MATERIAL TO PROCESS:
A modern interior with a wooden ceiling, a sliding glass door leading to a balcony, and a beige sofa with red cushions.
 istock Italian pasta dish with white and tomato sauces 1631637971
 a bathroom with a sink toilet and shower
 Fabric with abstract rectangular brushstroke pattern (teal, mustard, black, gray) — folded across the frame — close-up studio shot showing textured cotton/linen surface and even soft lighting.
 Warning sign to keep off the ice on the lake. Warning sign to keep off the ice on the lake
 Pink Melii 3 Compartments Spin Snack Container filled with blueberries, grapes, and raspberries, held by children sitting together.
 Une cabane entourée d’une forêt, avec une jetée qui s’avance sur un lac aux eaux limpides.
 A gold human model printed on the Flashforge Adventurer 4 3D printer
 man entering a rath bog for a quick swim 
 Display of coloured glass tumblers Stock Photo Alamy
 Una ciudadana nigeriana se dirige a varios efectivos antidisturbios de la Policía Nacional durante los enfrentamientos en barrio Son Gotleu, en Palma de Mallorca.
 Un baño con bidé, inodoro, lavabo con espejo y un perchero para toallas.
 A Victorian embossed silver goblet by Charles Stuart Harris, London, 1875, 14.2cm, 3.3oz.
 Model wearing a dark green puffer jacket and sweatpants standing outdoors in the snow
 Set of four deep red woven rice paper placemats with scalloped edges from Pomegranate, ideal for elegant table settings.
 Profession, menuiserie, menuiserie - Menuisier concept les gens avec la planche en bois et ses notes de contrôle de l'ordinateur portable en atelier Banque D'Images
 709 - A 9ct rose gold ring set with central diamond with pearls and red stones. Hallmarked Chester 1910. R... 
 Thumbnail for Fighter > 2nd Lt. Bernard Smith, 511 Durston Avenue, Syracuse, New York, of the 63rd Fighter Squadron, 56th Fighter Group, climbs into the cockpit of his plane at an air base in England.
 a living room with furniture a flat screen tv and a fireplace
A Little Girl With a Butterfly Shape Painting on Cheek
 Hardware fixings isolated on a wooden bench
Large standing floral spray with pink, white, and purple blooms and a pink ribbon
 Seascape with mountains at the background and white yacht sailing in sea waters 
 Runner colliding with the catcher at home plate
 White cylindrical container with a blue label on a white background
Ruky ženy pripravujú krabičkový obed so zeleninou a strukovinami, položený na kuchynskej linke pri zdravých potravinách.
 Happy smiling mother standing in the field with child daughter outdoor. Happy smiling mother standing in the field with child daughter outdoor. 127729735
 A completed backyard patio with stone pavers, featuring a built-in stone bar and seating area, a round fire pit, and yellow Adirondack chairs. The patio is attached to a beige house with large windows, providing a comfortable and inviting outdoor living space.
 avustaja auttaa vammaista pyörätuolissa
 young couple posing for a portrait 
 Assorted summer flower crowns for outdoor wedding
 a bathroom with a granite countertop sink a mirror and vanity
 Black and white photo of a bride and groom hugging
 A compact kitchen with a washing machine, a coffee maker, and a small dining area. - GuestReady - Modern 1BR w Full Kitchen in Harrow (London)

PROBLEM: Your answer must be the lines above from the one containing "Runner colliding with" to the one containing "young couple posing for a portrait", both included, restated word for word.

ANSWER SECTION:
 Runner colliding with the catcher at home plate
 White cylindrical container with a blue label on a white background
Ruky ženy pripravujú krabičkový obed so zeleninou a strukovinami, položený na kuchynskej linke pri zdravých potravinách.
 Happy smiling mother standing in the field with child daughter outdoor. Happy smiling mother standing in the field with child daughter outdoor. 127729735
 A completed backyard patio with stone pavers, featuring a built-in stone bar and seating area, a round fire pit, and yellow Adirondack chairs. The patio is attached to a beige house with large windows, providing a comfortable and inviting outdoor living space.
 avustaja auttaa vammaista pyörätuolissa
 young couple posing for a portrait 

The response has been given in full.